SEO optimization Manual (4) control spider Track

Source: Internet
Author: User

Intermediary transaction http://www.aliyun.com/zixun/aggregation/6858.html ">seo diagnose Taobao guest cloud host technology Hall

Sometimes we will encounter such difficulties: we did not want to be the search engine included in the Web site is the search engine "ruthless" included, so long as the Google input a "backstage, management site:www.***.com", their own background address will be revealed undoubtedly, So web site security is also impossible to talk about. When this happens, how can we prevent the search engine from collecting files that we don't want to be included?
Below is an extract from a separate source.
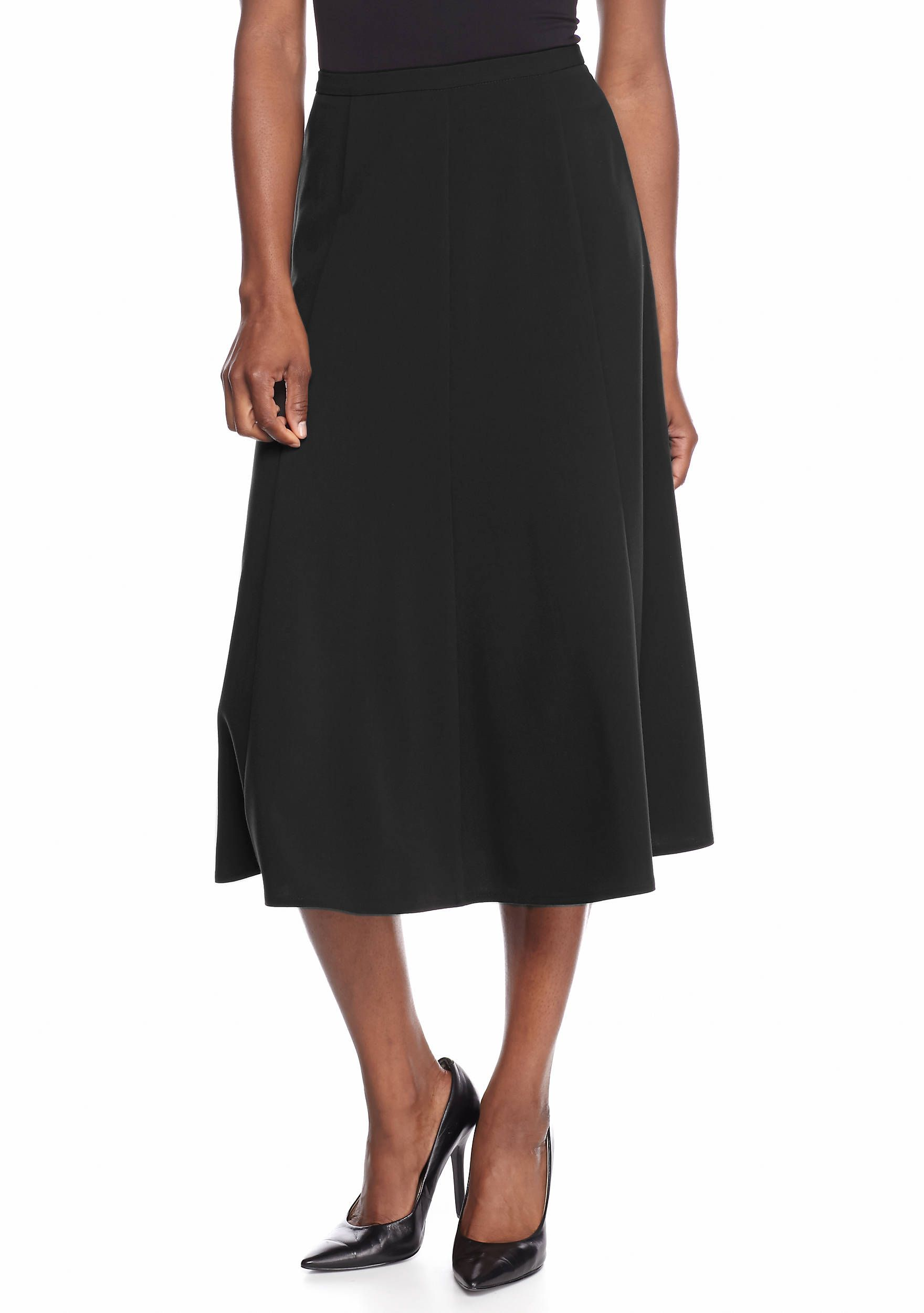 a2cb83c2bb01 Offering a chic and breezy look, this skirt is made to add an elegant touch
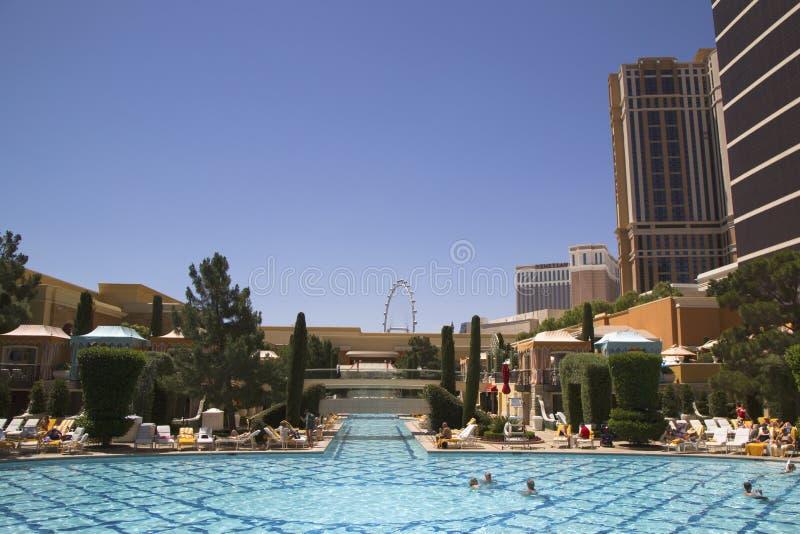 La piscina en Wynn Encore Casino en Las Vegas imagen de archivo libre de regalías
Generally at this time, we usually have two methods, one is to edit the robots.txt file, the other is in the page does not want to be included in the head of meta Name= "ROBOTS" label.

The so-called robots.txt file, is every search engine to your site after looking for and access to the first file, robots.txt is your search engine to develop a how to index your site rules. With this file, the search engine can tell which files are indexed and which are rejected in your site.

In many sites, webmasters are ignoring the use of robots.txt files. Because a lot of stationmaster thinks, own website has no secret to say, and oneself also do not use robots.txt grammar very much, so once write wrong will bring more trouble, still might as well simply do not need.

In fact, this approach is wrong. In the previous article we know that if a site has a large number of files can not find the time (404), the search engine will reduce the weight of the site. and robots.txt as a spider to visit the first file of the website, once the search engine if cannot find this file, will also record the next 404 information on his index server.

Although in Baidu's help file, there is such a phrase "Please note that only when your site contains content that you do not want to be included in the search engine, you need to use the robots.txt file." If you want search engines to include everything on your site, do not create robots.txt files. "But I personally think that building robots.txt is still necessary, even if the robots.txt file is a blank text document." Because our website is not just will be included in Baidu, but also will be included in other search engines, so, upload a robots.txt file or no harm.

How to write a reasonable robots.txt file?

First we need to understand some basic syntax for the robots.txt file.

Grammatical effects

Writing

Allow all search engines to access all parts of the site

or create a blank text document named Robots.txt

User: *

Disallow:

Or

User: *

Allow:/

Prohibit all search engines from accessing all parts of the site

User: *

Disallow:/

Prohibit Baidu index your website

User-agent:baiduspider

Disallow:/

Prohibit Google from indexing your site

User-agent:googlebot

Disallow:/

Prohibit all search engines except Google from indexing your site

User-agent:googlebot

Disallow:

User: *

Disallow:/

Prohibit all search engines except Baidu to index your site

User-agent:baiduspider

Disallow:

User: *

Disallow:/

Prohibit spiders from accessing a directory

(for example, prevent admin\css\images from being indexed)

User: *

Disallow:/css/

Disallow:/admin/

Disallow:/images/

Allow access to certain specific URLs in a directory

User: *

Allow:/css/my

Allow:/admin/html

Allow:/images/index

Disallow:/css/

Disallow:/admin/

Disallow:/images/

Use "*" to restrict access to a suffix's domain name

For example, index access to all ASP files under Admin directory

User: *

Disallow:/admin/*.htm

Use "$" to allow access only to files with a suffix in a directory

Related Article

Contact Us

The content source of this page is from Internet, which doesn't represent Alibaba Cloud's opinion; products and services mentioned on that page don't have any relationship with Alibaba Cloud. If the content of the page makes you feel confusing, please write us an email, we will handle the problem within 5 days after receiving your email.

If you find any instances of plagiarism from the community, please send an email to: info-contact@alibabacloud.com and provide relevant evidence. A staff member will contact you within 5 working days.

A Free Trial That Lets You Build Big!

Start building with 50+ products and up to 12 months usage for Elastic Compute Service

  • Sales Support

    1 on 1 presale consultation

  • After-Sales Support

    24/7 Technical Support 6 Free Tickets per Quarter Faster Response

  • Alibaba Cloud offers highly flexible support services tailored to meet your exact needs.